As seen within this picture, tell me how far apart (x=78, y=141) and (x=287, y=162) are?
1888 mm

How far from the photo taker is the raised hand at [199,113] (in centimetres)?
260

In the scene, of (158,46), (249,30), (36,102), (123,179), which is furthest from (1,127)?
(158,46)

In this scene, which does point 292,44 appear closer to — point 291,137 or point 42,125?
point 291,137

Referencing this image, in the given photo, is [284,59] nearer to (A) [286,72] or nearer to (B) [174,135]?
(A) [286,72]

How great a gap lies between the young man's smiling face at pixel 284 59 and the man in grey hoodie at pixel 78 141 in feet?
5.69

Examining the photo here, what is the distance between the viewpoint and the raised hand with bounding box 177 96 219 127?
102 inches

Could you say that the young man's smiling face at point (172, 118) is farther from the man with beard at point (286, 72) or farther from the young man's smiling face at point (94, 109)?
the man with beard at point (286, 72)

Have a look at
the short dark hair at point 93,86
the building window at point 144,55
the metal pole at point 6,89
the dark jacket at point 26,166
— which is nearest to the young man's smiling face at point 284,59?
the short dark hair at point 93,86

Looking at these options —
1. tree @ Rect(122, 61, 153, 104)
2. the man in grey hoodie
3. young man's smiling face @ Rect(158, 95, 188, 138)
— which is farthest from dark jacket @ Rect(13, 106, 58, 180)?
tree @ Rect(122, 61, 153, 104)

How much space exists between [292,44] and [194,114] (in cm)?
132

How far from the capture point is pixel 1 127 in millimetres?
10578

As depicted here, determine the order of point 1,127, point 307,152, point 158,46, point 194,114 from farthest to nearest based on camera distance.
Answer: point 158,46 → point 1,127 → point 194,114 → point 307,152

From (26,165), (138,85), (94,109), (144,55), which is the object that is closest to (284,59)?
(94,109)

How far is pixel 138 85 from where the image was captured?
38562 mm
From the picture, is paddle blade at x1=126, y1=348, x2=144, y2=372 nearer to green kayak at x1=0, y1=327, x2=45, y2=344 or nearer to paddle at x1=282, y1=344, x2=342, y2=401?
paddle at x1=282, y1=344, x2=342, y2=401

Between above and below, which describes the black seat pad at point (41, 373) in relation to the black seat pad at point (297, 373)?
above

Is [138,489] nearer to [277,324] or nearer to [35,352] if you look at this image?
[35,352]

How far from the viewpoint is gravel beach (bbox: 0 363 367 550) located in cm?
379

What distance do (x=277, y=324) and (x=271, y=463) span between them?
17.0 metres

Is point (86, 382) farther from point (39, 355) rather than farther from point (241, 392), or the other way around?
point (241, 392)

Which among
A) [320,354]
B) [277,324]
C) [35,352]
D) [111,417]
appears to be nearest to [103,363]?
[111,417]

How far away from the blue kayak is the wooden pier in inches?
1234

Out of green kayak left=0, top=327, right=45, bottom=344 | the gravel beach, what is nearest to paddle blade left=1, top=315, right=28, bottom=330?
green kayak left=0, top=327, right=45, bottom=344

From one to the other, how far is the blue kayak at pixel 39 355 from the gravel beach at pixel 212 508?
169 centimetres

• _The task_
Reproduce all the material above, swapping every occurrence of "young man's smiling face" for "young man's grinning face" and leaving everything else unchanged.

• _Solved exercise_
As seen within this picture, tell me how far apart (x=78, y=141) and (x=287, y=162) are?
1888 mm

How far from the photo taker is the raised hand at [199,113] (in centimetres)?
260

In the scene, of (158,46), (249,30), (36,102), (123,179), which is furthest from (1,127)?
(158,46)

In this scene, which does point 292,44 appear closer to — point 291,137 or point 42,125?
point 291,137

Referencing this image, in the given photo, is [284,59] nearer to (A) [286,72] or nearer to (B) [174,135]?
(A) [286,72]

How great a gap lies between the young man's grinning face at pixel 284 59 and the man in grey hoodie at pixel 78 141 in feet?
5.69

Examining the photo here, what is the distance between the viewpoint and the raised hand with bounding box 177 96 219 127?
102 inches

Could you say that the young man's grinning face at point (172, 118) is farther from the man with beard at point (286, 72) or farther from the young man's grinning face at point (94, 109)?
the man with beard at point (286, 72)

Have a look at
the short dark hair at point 93,86
the building window at point 144,55
the metal pole at point 6,89
the dark jacket at point 26,166
— which is nearest to the young man's grinning face at point 284,59?
the short dark hair at point 93,86

Looking at these options —
1. tree @ Rect(122, 61, 153, 104)
2. the man in grey hoodie
3. young man's grinning face @ Rect(158, 95, 188, 138)
— which is farthest from dark jacket @ Rect(13, 106, 58, 180)?
tree @ Rect(122, 61, 153, 104)

How much space exists between [292,44] and [194,114] (in cm)?
132

How far from the capture point is pixel 1 127 in millimetres?
10578

As depicted here, determine the order of point 1,127, point 307,152, point 158,46, point 194,114 from farthest to nearest based on camera distance.
Answer: point 158,46 → point 1,127 → point 194,114 → point 307,152

From (26,165), (138,85), (94,109), (144,55), which is the object that is closest to (284,59)?
(94,109)

How far is pixel 138 85 from where the image was captured?
38562 mm
From the picture, is paddle blade at x1=126, y1=348, x2=144, y2=372 nearer to green kayak at x1=0, y1=327, x2=45, y2=344 or nearer to paddle at x1=282, y1=344, x2=342, y2=401?
paddle at x1=282, y1=344, x2=342, y2=401

Between above and below, which describes the black seat pad at point (41, 373) in relation to the black seat pad at point (297, 373)?
above

Is [138,489] nearer to [277,324] or nearer to [35,352] if you look at this image?
[35,352]

How far from the viewpoint is gravel beach (bbox: 0 363 367 550) located in cm?
379

What distance do (x=277, y=324) and (x=271, y=463) span between them?
17.0 metres

Is point (86, 382) farther from point (39, 355) rather than farther from point (241, 392), or the other way around?
point (241, 392)

Which among
A) [320,354]
B) [277,324]
C) [35,352]
D) [111,417]
appears to be nearest to [103,363]?
[111,417]

How far away from the blue kayak is the wooden pier in inches?
1234

Out of green kayak left=0, top=327, right=45, bottom=344 | the gravel beach, what is nearest to paddle blade left=1, top=315, right=28, bottom=330?
green kayak left=0, top=327, right=45, bottom=344

From one to the other, how far is the blue kayak at pixel 39 355 from the gravel beach at pixel 212 508?
169 centimetres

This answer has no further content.